[Short descriptive text snippets]
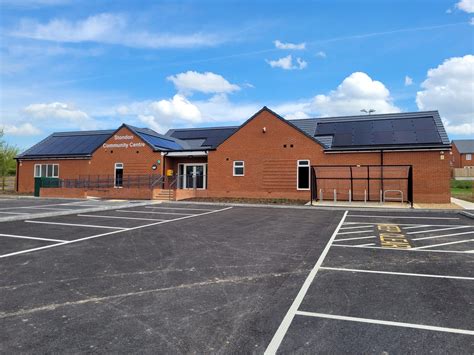 Stondon Local Store 的图像结果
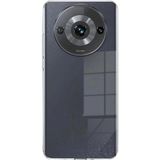 Marsilyan™- Xiaomi Redmi A3 4g Kılıf Lüx Şeffaf Silikon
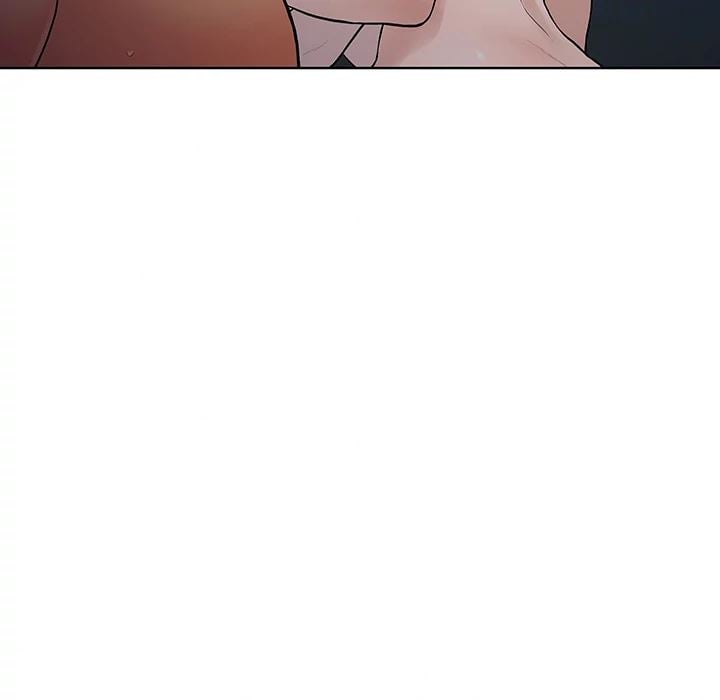 The Stand-up Guy (Dolphin) - Chapter 39 88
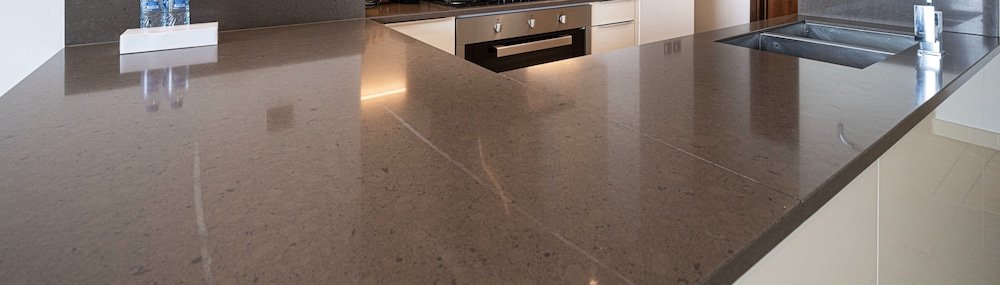 Дубай: HomesGetaway- Lavish 2BR in Marina Gate1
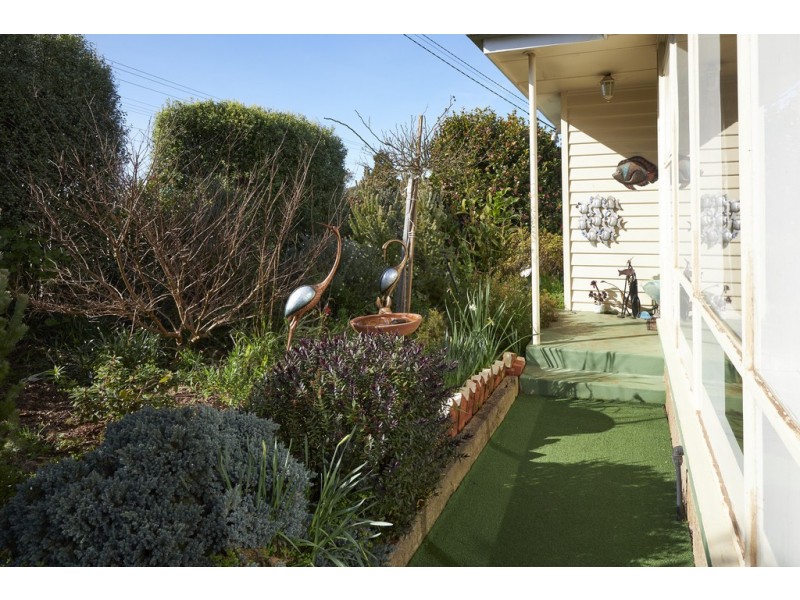 117 George Street, Scottsdale TAS 7260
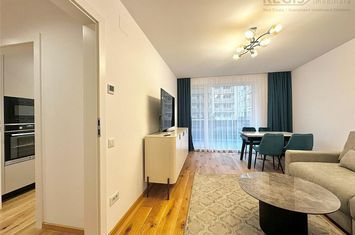 Apartament 2 camere de inchiriat ASTRA - Brasov anunturi imobiliare Brasov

Work to be completed: Please rewrite the data above with every "Brasov" swapped for "Brașov" and nothing else changed, leaving out the pictures.

Result of this task:
 Stondon Local Store 的图像结果
 Marsilyan™- Xiaomi Redmi A3 4g Kılıf Lüx Şeffaf Silikon
 The Stand-up Guy (Dolphin) - Chapter 39 88
 Дубай: HomesGetaway- Lavish 2BR in Marina Gate1
 117 George Street, Scottsdale TAS 7260
 Apartament 2 camere de inchiriat ASTRA - Brașov anunturi imobiliare Brașov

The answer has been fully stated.